İyi Parti’nin önce ikinci, sonra birinci parti olması İyi Parti lehine saydığım tüm “olumlu” şartlara rağmen çubuk yerine kaşık kullanmasına bağlı.

O “kaşık” ekonomi.

AKP, CHP’yi hızla ekonomi dışı alana çekmek için her numarayı yapıyor ve yapacak. Gazeteciler hapse atılır, şarkıcılar linç edilirken gözler hep Kılıçdaroğlu’na çevriliyor. 

Yaşadığımız ekonomik felakete rağmen “AKP giderse kim ekonomiyi kurtarır?” sorununa CHP hala cevap olamıyor. Akıl alır bir şey değil bu… Dünyanın en berbat ekonomisinde yaşıyoruz ve ana muhalefet partisi hala “Biz çözeriz” algısını yerleştiremiyor. 

İyi Parti’nin kaşığı ekonomi. İyi Parti “Biz çözeriz” iddiasını milyonlara inandırabilir. Ama bunun için bir transfere ihtiyacı var: Ali Babacan… İyi Parti, Ali Babacan’ı alıp ikinci adam yaptığı gün oyları CHP’yi aşar. Bunu iki yıldır söylüyorum. Onayladığım veya teşvik ettiğim için değil, kabak gibi ortada duran bir gerçeklik olduğu için. 

Ali Babacan takımsız bir Sergen gibi. Ama Sergen’i transfer eden takım şampiyon olur. Babacan’ın “iyi” bir takıma, takımın Babacan’a ihtiyacı var.

Babacan, CHP’ye asla gelemez. Gelse işe yaramaz, etkisi olmaz, hatta negatif etkisi olur. Ama aynı durum İyi Parti için geçeli değil. 

Gel gör ki, kendini hala MHP’nin uzantısı sayan İyi Parti’ye birilerinin 2002’deki AKP’yi anımsatması gerek.

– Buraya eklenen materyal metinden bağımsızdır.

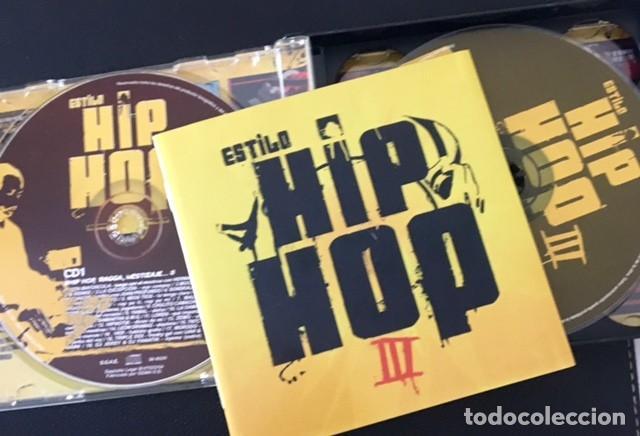 CDs de Música: ESTILO HIP HOP III - 3 CDS + DVD - MALA RODRÍGUEZ, LA EXCEPCIÓN, 7N7C, SOLO LOS SOLO, FRANK T - Foto 2 - 184777123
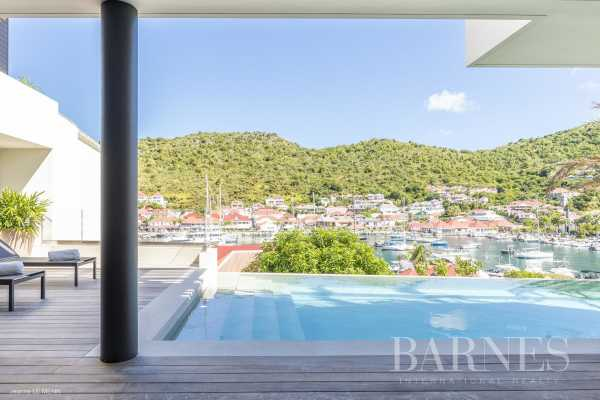 Apartment Saint-Barthélemy  -  ref 4728172 (picture 2)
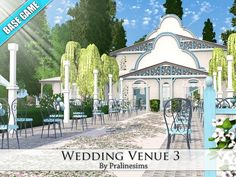 This is a cute and beautiful wedding place for your simmies!  Found in TSR Category 'Sims 3 Community Lots'
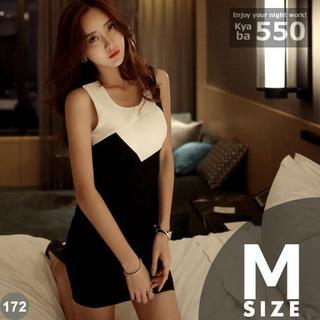 キャバドレス 172B 黒 ボディコン ミニ ドレス バイカラー S-M-L(ミニドレス)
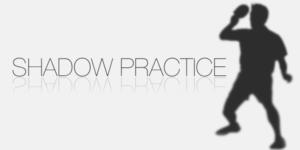 Table Tennis Shadow Practice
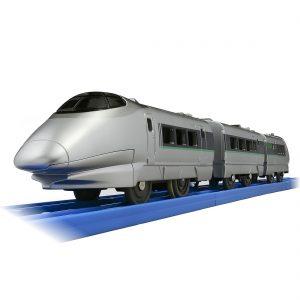 【プラレール】ぼくもだいすき! たのしい列車シリーズ 400系 新幹線 連結仕様 発売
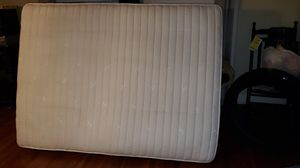 Queen mattress and boxspring for Sale in Kinston, NC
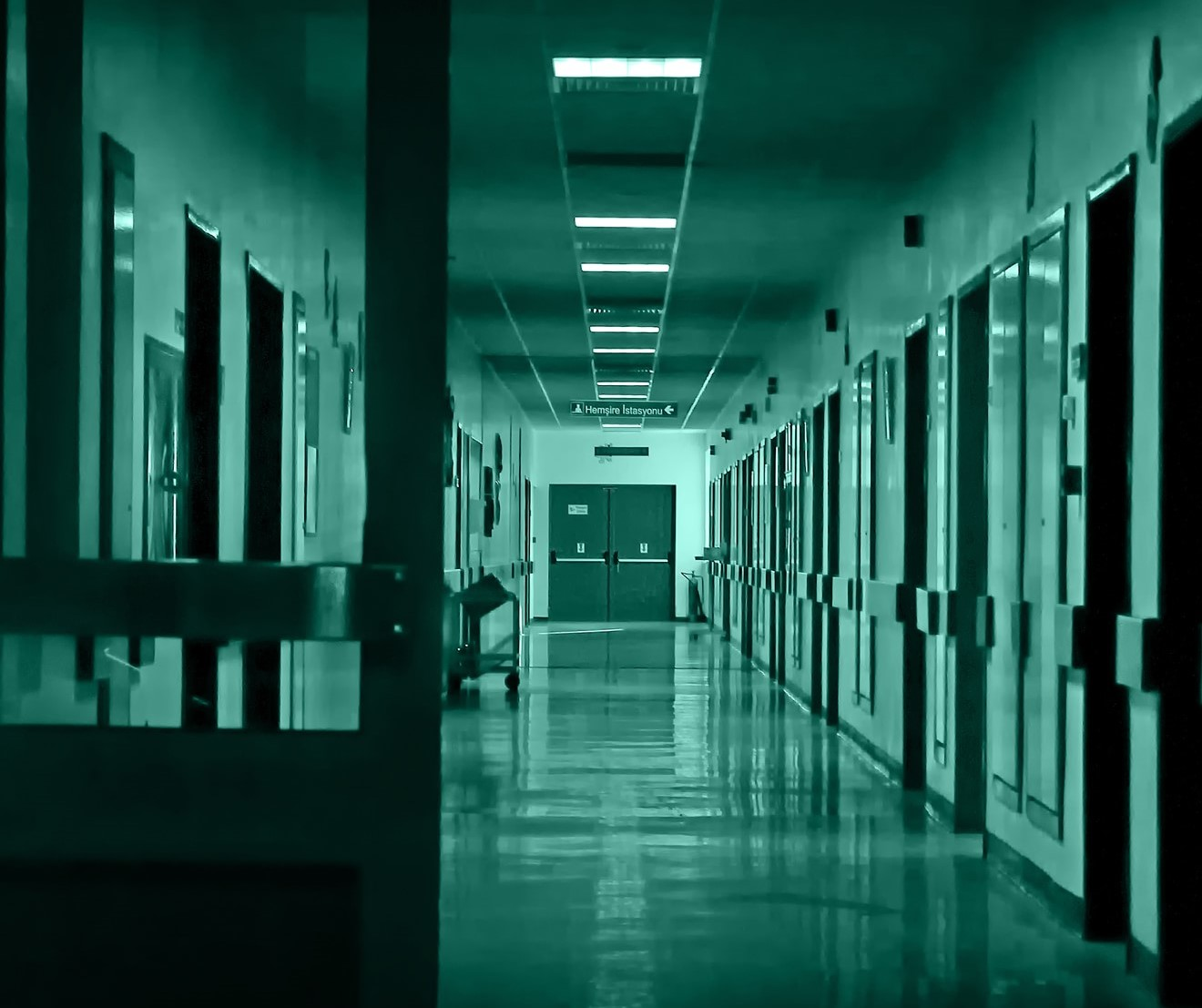 Росздравнадзор лишил лицензии клинику, где умерли несколько пациентов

Ali Babacan’la beraber AKP’den kopan seçmenlerin “Sen başa geçince ekonomiyi düzeltebilir misin?” kadim sorusu da yanıt bulmuş olur. Post Truth çağında kimsenin uzun ekonomik sunumlar dinlemeye vakti yok. Hepimiz değerli zamanınızı çok daha önemli bir işe, TikTok videolarına ayırmak istiyoruz. “Ali Babacan varsa şema tamamlanmıştır” diyerek İyi Parti’ye oyunu verecekler sanılandan çok daha kalabalık bence.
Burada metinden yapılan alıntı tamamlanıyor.